I will stick with the Spectra 3000. Thank you so very much.


----------



## thedigiguy (May 11, 2010)

I agree, be very cautious. If it looks questionable, it probably is. 
It sounds like they are trying to confuse unsuspecting buyers with the name.


----------



## lazographics (Mar 5, 2009)

I'm curious as to why the guy kneeling on the floor has his finger on the top cover of the printer. Is he keeping it from shaking? And why is the printer on the floor?


----------



## Rodney (Nov 3, 2004)

> I guess the moderators deleted the posts


Yes, the self promotional posts from the seller were reported by members and moderated as per our forum guidelines


----------



## celticnations (Aug 3, 2014)

I think you miss understand me. I don't make these printers. They are made in Utah by another company. Not trying to be anything I was or am not. We purchased one of these and liked them so much we started selling them.

I was speaking as a customer because I am a customer. 

Not trying to hide anything by suggesting they call other customers like me who like them.

If you thought otherwise my apologies.


----------



## celticnations (Aug 3, 2014)

Thanks for that!


----------



## celticnations (Aug 3, 2014)

Also there is a thread here on Mesaprint. I think it was not the Epson R3000 but it is the thread (GASP) of another happy Mesaprint customer. 

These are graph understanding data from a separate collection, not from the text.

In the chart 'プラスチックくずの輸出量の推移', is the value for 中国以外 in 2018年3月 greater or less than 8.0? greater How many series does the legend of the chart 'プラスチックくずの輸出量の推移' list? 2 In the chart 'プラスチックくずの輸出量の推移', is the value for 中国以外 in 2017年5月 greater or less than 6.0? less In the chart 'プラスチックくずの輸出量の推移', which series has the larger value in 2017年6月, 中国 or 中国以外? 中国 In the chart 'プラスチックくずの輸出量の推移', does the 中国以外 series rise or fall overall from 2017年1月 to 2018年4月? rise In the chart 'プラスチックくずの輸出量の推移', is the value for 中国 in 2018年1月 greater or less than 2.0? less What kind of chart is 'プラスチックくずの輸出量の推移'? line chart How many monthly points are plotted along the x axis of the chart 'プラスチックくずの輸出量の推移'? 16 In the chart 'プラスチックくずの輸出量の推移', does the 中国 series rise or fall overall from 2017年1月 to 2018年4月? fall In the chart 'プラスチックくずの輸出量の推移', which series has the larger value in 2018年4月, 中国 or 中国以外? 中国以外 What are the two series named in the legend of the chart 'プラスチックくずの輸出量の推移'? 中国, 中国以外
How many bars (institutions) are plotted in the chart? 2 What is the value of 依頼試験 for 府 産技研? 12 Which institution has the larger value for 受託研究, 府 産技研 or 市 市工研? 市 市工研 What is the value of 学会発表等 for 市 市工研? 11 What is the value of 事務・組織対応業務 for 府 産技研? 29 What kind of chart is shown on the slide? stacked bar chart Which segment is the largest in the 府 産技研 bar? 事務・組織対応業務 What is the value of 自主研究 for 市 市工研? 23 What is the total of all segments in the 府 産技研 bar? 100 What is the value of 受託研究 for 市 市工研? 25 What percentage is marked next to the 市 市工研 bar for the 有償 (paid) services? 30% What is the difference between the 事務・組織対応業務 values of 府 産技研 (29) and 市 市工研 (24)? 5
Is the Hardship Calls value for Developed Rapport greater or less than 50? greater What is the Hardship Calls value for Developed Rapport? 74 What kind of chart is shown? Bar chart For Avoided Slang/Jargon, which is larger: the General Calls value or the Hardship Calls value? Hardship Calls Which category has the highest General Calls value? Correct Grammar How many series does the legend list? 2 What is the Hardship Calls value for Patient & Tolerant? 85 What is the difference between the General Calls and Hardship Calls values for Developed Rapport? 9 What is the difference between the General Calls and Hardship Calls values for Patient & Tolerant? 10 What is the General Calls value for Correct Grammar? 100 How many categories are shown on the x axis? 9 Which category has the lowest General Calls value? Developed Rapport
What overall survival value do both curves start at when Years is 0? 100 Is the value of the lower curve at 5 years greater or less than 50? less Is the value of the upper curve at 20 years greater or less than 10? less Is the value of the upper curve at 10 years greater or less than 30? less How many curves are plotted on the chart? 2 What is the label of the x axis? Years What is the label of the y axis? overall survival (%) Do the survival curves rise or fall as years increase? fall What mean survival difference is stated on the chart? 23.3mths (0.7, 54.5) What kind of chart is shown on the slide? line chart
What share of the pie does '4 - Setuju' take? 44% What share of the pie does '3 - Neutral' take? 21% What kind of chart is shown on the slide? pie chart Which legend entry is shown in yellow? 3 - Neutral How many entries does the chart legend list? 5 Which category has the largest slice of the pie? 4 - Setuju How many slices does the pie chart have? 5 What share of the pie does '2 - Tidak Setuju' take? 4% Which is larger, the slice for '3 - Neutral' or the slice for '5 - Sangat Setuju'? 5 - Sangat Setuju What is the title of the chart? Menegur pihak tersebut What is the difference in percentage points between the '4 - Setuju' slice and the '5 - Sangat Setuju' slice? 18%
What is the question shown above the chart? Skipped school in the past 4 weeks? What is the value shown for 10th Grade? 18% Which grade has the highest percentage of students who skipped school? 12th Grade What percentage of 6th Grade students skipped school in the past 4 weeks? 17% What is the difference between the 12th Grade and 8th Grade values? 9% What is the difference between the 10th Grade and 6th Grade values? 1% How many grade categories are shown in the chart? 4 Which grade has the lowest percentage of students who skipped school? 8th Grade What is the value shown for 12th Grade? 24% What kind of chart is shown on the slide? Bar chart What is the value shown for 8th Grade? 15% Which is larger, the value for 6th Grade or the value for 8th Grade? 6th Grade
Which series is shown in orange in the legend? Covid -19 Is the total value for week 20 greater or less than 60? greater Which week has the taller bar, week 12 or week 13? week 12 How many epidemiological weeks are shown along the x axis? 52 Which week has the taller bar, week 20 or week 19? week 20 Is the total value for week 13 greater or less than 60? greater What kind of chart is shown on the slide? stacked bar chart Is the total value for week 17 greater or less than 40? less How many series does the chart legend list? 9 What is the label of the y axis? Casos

For your viewing pleasure...

http://www.t-shirtforums.com/diy-dtg/t434833.html#/forumsite/20502/topics/434833


----------



## 102557 (Mar 6, 2010)

lmcclain6 said:


> Thank you so much for your input and advice is taken. I asked them to take a picture of the label showing the Epson name on the machine and his reply was "We have sold at least 10 of these on Ebay". This comment does not satisfy my inquiry.
> 
> I will stick with the Spectra 3000. Thank you so very much.


lmcclain6

Your basically looking at a hobby printer with friction drive, made by mesa prints out of Arizona (they made the easy t printer) here is a brief on the differences in another thread.. do your homework if your serious about printing!!! http://www.t-shirtforums.com/direct-garment-dtg-inkjet-printing/t446570.html#post2490154


----------



## celticnations (Aug 3, 2014)

Thanks German for explaining. I Just explain my experience with the printer. I just felt like I was being trashed by that one fellow for something I did not do. 
My first contact with with most folks includes a statement about joining this forum so I felt like I needed to chime in.
Thanks for further explaining Mesaprint.


----------



## Rodney (Nov 3, 2004)

> I just felt like I was being trashed by that one fellow for something I did not do.
> My first contact with with most folks includes a statement about joining this forum so I felt like I needed to chime in.


Just to explain, the reason why you may have had some backlash is because we frown upon self promotional posts here.

So when your posts aren't fully transparent (like mentioning you are a seller of the machine you are writing rave reviews for...*before* you make the posts), then it can raise some red flags 

You explained the situation, the member has gotten some feedback on the printer they are looking into, so hopefully things can move on from here


----------



## celticnations (Aug 3, 2014)

No problem I fully understand that I should have been less off the cuff and more thorough in my post. I was just trying to say that we use one and love it.
Now I have a question. I do state in the above that the printer is "direct drive" when ya'll read that does this say "friction drive" to you or should it just say friction? As this seems to be a big deal with which type machine is chosen. Thanks in advance.


----------



## celticnations (Aug 3, 2014)

Or better yet is there anything that should be included or is not relevant. Thanks


----------